#### AIM OF THE EXERCISE
Collect and copy every line in the records below that contains the word "this".

#### EXERCISE DATA
(begin)

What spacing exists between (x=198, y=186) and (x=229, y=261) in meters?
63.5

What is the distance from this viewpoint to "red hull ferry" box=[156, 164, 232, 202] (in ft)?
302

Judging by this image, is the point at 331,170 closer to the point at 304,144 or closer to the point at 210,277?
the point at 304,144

(end)
(begin)

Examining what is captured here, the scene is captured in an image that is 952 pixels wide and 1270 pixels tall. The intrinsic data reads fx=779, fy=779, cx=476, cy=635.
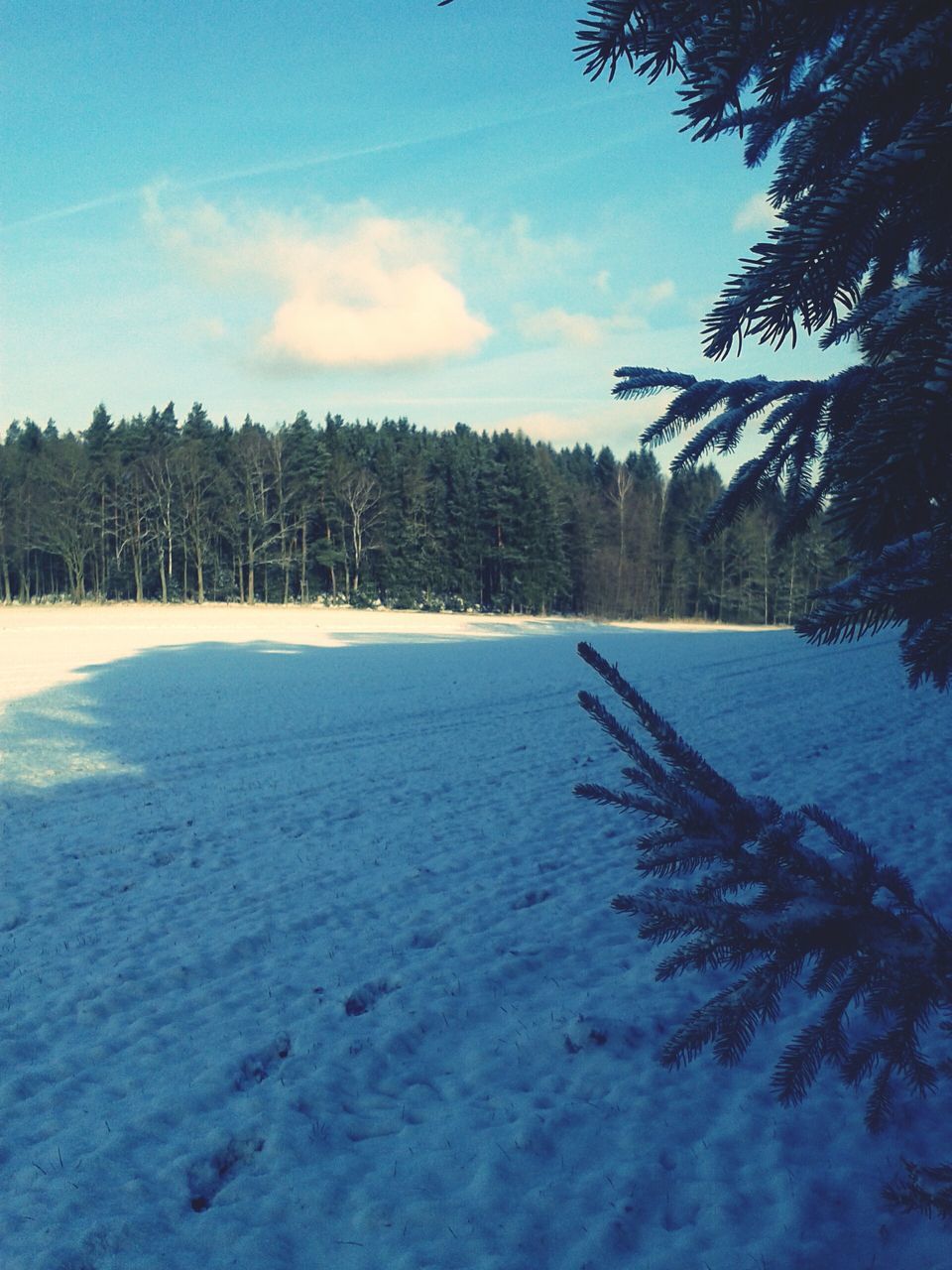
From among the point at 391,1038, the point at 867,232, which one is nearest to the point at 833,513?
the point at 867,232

(end)

#### ANSWER TO THE EXERCISE
What is the distance from this viewpoint to "red hull ferry" box=[156, 164, 232, 202] (in ft)?
Judging by this image, is the point at 331,170 closer to the point at 304,144 or closer to the point at 210,277?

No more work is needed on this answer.